Le boxeur ingénieur

Manageur dans la région bordelaise, le trentenaire Kevin Kuadjovi (Bo. 207) est multichampion de boxe amateur. Une discipline exigeant, outre des capacités physiques, des qualités de concentration et d’adaptation à la situation qu’il applique aussi dans l’exercice de son métier d’ingénieur.

Kevin Kuadjovi (Bo. 207). Mars 2012 : Champion de France de boxe dans la catégorie 91 kg. Novembre 2012 : Ingénieur mesures forages pétroliers marins chez Schlumberger (Nigeria). Septembre 2017 : Manageur d’équipe chez Gaz réseau distribution France. Février 2018 : 3e et dernier titre de champion de France de boxe dans la catégorie 91 kg.

Depuis un an responsable d’une équipe d’intervention chez Gaz réseau distribution France dans la région de Bordeaux, Kevin Kuadjovi, 31 ans, est un manageur pour le moins atypique. Ce gadzarts est un sportif de haut niveau, sacré, à plusieurs reprises, champion de France de boxe amateur. «Certains me surnomment le boxeur ingénieur, cela m’amuse et me flatte», sourit ce colosse de 1,90 m, originaire du Val-d’Oise, en région parisienne.

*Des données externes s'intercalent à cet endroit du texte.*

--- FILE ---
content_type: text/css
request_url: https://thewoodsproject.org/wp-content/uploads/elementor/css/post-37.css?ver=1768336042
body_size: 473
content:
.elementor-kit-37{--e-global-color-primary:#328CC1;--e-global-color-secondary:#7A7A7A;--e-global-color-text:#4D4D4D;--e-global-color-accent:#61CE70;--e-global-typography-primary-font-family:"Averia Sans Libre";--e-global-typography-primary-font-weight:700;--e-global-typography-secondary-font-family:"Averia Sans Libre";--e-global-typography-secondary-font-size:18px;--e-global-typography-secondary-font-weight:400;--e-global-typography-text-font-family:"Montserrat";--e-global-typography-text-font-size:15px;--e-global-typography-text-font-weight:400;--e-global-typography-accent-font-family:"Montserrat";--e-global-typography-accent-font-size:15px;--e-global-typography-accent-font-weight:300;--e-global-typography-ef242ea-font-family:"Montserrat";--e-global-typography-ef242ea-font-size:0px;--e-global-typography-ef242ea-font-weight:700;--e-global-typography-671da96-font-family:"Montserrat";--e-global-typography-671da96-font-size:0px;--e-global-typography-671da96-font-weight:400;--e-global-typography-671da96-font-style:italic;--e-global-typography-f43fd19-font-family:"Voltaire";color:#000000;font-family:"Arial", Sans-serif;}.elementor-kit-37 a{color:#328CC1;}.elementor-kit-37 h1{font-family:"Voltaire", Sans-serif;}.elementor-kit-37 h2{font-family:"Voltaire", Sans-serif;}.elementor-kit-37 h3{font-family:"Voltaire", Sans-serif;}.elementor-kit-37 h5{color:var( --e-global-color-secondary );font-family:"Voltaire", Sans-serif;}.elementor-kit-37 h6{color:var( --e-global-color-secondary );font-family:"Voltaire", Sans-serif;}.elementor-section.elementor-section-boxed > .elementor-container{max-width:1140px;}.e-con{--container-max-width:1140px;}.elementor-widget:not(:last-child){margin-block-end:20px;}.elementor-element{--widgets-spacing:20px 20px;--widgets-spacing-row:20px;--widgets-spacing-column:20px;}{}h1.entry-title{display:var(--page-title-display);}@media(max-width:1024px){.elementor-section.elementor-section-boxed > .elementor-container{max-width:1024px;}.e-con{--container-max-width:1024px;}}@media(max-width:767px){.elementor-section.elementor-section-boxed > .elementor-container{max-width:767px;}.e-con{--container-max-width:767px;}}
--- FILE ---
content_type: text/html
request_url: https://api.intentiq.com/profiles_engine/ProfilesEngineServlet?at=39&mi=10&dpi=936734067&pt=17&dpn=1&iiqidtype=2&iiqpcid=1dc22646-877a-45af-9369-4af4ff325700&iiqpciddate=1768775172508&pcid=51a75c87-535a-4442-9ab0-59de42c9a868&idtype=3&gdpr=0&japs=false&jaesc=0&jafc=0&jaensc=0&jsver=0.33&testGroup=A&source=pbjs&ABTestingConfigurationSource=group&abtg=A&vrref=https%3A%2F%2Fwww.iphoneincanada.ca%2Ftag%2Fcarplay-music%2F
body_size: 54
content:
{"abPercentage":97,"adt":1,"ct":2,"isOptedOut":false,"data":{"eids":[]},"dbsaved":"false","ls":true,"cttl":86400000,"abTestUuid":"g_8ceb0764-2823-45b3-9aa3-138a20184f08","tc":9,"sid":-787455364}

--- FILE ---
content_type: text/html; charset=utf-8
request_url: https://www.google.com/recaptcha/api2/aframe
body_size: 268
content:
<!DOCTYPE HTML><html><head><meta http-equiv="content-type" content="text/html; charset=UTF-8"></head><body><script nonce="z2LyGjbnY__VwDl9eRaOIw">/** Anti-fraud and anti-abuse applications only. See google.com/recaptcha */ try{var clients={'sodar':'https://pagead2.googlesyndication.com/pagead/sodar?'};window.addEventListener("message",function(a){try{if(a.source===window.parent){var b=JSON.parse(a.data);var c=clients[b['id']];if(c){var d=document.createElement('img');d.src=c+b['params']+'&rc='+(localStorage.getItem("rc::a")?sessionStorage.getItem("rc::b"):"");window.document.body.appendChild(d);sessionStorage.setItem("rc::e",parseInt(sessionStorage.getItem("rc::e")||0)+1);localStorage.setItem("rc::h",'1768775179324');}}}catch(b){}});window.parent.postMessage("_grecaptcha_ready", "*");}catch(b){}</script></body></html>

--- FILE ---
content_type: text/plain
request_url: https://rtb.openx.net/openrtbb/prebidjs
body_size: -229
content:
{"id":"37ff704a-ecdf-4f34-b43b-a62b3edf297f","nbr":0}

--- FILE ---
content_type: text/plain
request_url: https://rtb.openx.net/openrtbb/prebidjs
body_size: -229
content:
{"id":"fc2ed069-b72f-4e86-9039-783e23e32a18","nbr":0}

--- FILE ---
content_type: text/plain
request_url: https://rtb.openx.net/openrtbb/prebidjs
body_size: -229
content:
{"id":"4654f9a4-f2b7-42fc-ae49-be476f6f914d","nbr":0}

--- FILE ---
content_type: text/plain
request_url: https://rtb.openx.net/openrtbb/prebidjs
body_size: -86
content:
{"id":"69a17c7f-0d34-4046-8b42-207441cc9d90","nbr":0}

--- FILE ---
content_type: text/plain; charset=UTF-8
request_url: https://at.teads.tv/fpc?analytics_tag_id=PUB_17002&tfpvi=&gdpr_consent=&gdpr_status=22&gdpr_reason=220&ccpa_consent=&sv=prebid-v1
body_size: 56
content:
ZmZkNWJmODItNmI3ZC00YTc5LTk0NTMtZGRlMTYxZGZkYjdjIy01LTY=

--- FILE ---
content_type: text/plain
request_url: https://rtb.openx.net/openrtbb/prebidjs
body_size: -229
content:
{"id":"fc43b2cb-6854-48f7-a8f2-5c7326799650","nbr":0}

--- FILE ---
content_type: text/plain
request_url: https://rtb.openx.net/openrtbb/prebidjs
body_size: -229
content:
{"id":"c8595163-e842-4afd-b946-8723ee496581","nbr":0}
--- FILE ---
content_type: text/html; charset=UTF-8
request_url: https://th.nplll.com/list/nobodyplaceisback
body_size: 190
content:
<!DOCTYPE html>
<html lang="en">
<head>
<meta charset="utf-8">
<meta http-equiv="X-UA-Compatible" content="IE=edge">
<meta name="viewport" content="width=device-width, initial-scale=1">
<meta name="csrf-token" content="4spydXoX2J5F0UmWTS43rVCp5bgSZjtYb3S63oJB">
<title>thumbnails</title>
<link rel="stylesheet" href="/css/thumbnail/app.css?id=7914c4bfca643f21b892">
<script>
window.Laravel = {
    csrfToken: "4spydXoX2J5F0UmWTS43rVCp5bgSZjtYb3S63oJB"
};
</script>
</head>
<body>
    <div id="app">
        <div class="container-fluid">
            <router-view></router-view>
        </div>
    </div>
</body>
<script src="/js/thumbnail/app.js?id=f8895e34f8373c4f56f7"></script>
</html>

Il a découvert ce sport de combat sur le tard. «J’étais fan de football depuis mon enfance», avoue-t-il. Nous sommes en 2010. L’un de ses camarades de promo du campus de Bordeaux-Talence, où il a suivi son cursus d’ingénieur, l’entraîne dans une salle de boxe à Pessac, dans la périphérie bordelaise. «J’ai été séduit par l’ambiance de la salle. J’ai pris goût à ce sport et m’y suis consacré à fond», se rappelle-t-il. Bluffé par ce potentiel naissant, son entraîneur commence à lui faire faire des combats qu’il gagne tous avant la limite. Un an plus tard, fort de sa double nationalité franco-togolaise, Kevin décroche la médaille de bronze aux championnats d’Afrique, dans la catégorie poids lourds (moins de 91 kg). Champion de France en 2012, le jeune homme se voit déjà porter les couleurs de son pays aux jeux Olympiques de Londres. «Pour des raisons diplomatiques, regrette-t-il, cela n’a pas pu se faire.»

Son métier reste sa priorité

Il arrête alors provisoirement la boxe et intègre le groupe Schlumberger qui l’envoie pendant trois ans sur des plateformes pétrolières tout autour du monde (Norvège, Turquie, Ghana, Maroc, Sénégal…), le temps de se familiariser avec les problématiques gazières. Et le jeune homme continue à entretenir sa forme physique (footing, musculation, traction). En 2015, son entraîneur bordelais le rappelle pour disputer les qualifications pour les JO de 2016. Kevin se laisse séduire par le défi mais ne parvient pas à son but. «J’étais trop “court” pour revenir au plus haut niveau, soupire-t-il. J’ai fini quatrième aux qualifications alors que seuls les trois premiers partaient pour Rio de Janeiro.»

Il s’installe alors en France avec sa compagne, enceinte, et parvient à décrocher le titre de champion de France amateur en 2017. «Même si j’aime la compétition, j’ai toujours considéré la boxe comme un loisir. Mon objectif était de me consacrer à fond à mon métier d’ingénieur.» À l’automne 2017, il prend la direction d’une équipe d’intervention spécialisée dans le gaz dans la région bordelaise tout en continuant à boxer. Se voit-il comme un manageur né ? «À mon sens, le management ne s’apprend pas. Il existe une part innée. J’applique à mes équipes ce que j’ai appris avec mon coach. Pour que cela fonctionne dans un collectif, il faut instaurer une ambiance sereine, faire monter en compétences ses collaborateurs, tout en ne perdant jamais de vue l’obligation de résultat. Il importe de responsabiliser ses collaborateurs en célébrant les “petites victoires” de chacun d’entre eux. Si vous ne valorisez pas les gens, ils feront le minimum», analyse-t-il.

En quoi la boxe l’aide-t-elle dans son job de manageur ? «C’est un sport où la capacité à se concentrer est primordiale et où il faut s’adapter en permanence à l’adversaire. Mes études d’ingénieur m’ont aidé à analyser les situations. C’est idéal pour la boxe.»